HESAPSIZ İŞLER!

Mağlubiyetleri yazmak zordur. İnsanın içinden gelmez çok bir şey yazmak. Geçen hafta ki o sükseli galibiyetin ardından herkes gibi ben de umutlanmıştım.

Elbette nafile umutlar değildi. Lakin maç yazılarının sonlarına eklediğim her maçın hikayesi farklı olur düşüncemi yine bu maç içinde önce ki yazımda bakalım Ümraniye maçı nasıl olacak diye bitirmiştim.

Kim bilebilirdi ki Nurullah oyundan atılacak. Hesapsız işlerin en başı buydu. Bir diğeri hakem faktörü. Kırmızı kart öncesi penaltımız verilmeyeceğini elbette hesap edemezdik.

Gol pozisyonları vardı az da olsa. Rakibe de öyle aman aman pozisyon vermemiştik. Devre biteceği zamanlarda kalemizde golü gördük. İkinci yarının başında yenilen ikinci gol iyiden iyiye moralimizi bozdu.

Her ne kadar Tomane’nin pasında Hasan’ın golüyle umutlansak da çok sürmeden bu kez kalemizde gördüğümüz golle havluyu attık.

Hakem Bülent Birincioğlu, atanmasıyla olay zaten bambaşka bir boyut kazanmıştı. Halen geçmişteki aleyhimize verdiği tartışmalı kararlarıyla hafızalarda kötü bir ünü var bizde. Bu kez Göçek’i alt ettiğimiz gibi onu yenemedik.

Kartlarda oldukça cömert olan Bülent Birincioğlu, özellikle ikili mücadelelerde ve penaltı beklediğimiz anlarda bizleri yanıltmadı. Kötü ününü devam ettirdi.

Ümraniye açısından bakarsak bizi hem yendi hem de muhtemel bir rakibini de uzaklaştırmış oldu. Özellikle Yasin ve Fofana’ya özel önlemler alarak pozisyon üretmemizi minimuma indirmeyi amaçlamıştı. Belli ölçüde de başarılı oldular. Hatta kenar çizgisinde dahi etraflarında üç dört adamlarını gördük.
###
- [Alıştırmalar]:
**A.** Ümraniye maçını anlatan maç yazısını üç cümlede özetleyin.
**B.** Maç yazısında, yazarın takımında oynadığı anlaşılan ve adı geçen futbolcuların tamamını sıralayın.
Aşağıdaki öğelerin maç yazısıyla hiçbir ilgisi yoktur.
###
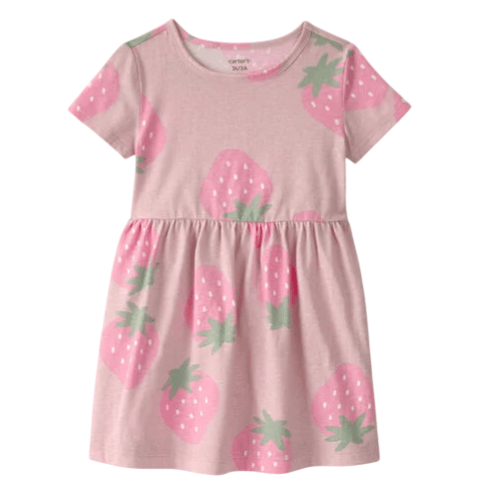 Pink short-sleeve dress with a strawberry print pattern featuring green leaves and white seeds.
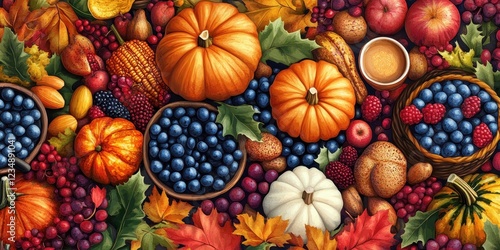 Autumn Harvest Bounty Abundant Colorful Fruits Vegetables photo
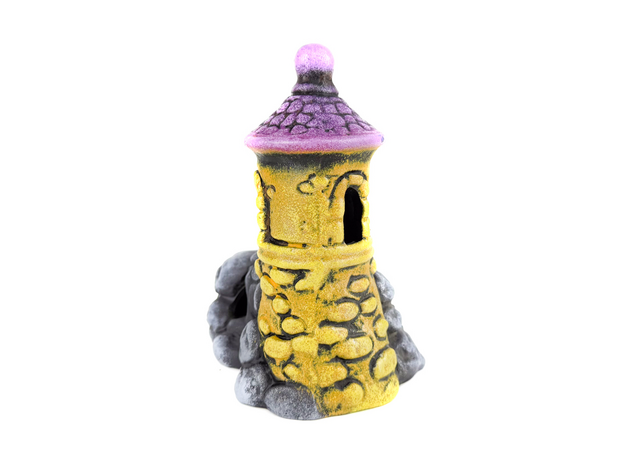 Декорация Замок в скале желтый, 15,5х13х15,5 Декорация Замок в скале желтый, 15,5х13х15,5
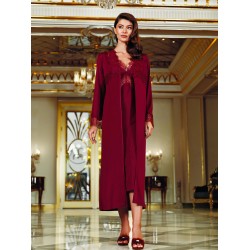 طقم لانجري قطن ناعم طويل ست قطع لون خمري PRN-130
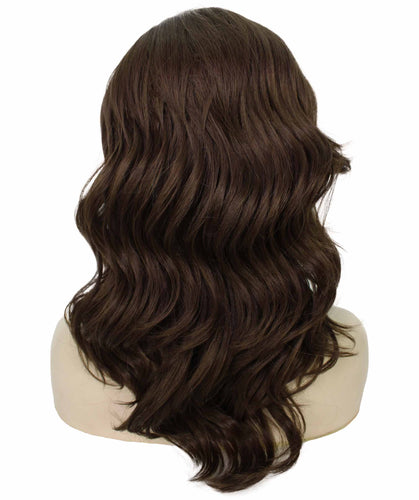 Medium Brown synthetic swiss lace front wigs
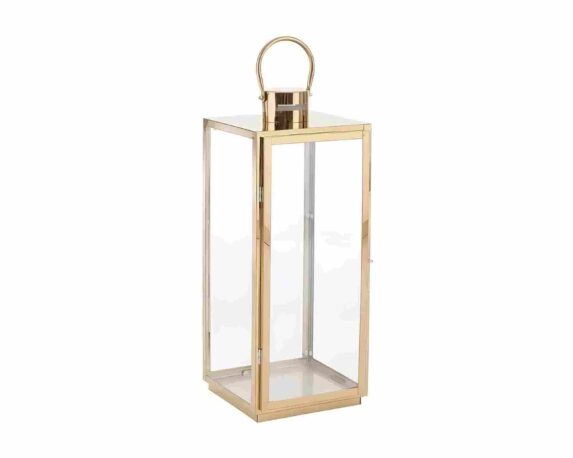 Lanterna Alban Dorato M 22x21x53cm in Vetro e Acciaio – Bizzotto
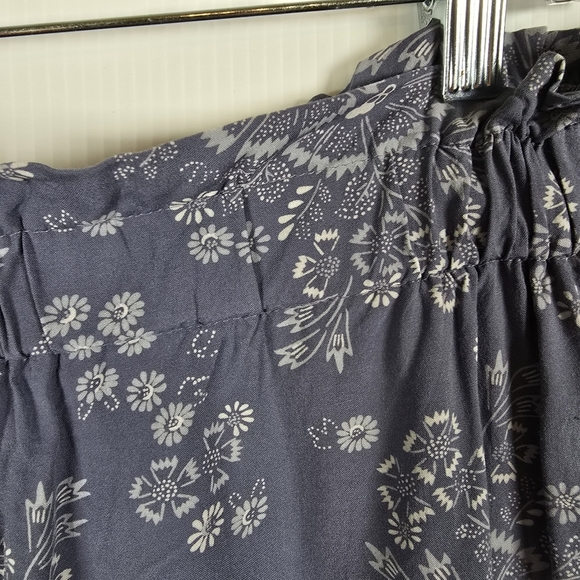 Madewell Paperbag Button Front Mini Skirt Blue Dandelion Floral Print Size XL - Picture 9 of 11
###
- [Görev Yanıtları]:
**A.** Yazar, geçen haftaki galibiyetin ardından umutlandıkları Ümraniye maçında Nurullah'ın oyundan atılması ve kırmızı karttan önce penaltılarının verilmemesi gibi hesapta olmayan gelişmeler yaşandığını anlatır. İlk yarının sonunda ve ikinci yarının başında gol yiyen takım, Tomane'nin pasıyla Hasan'ın attığı golle umutlansa da kısa süre sonra yediği golle havluyu atmıştır. Hakem Bülent Birincioğlu tartışmalı kararlarla kötü ününü sürdürmüş, Ümraniye ise Yasin ve Fofana'ya özel önlemler alarak pozisyon üretmelerini belli ölçüde engellemiştir.

**B.** Nurullah, Tomane, Hasan, Yasin, Fofana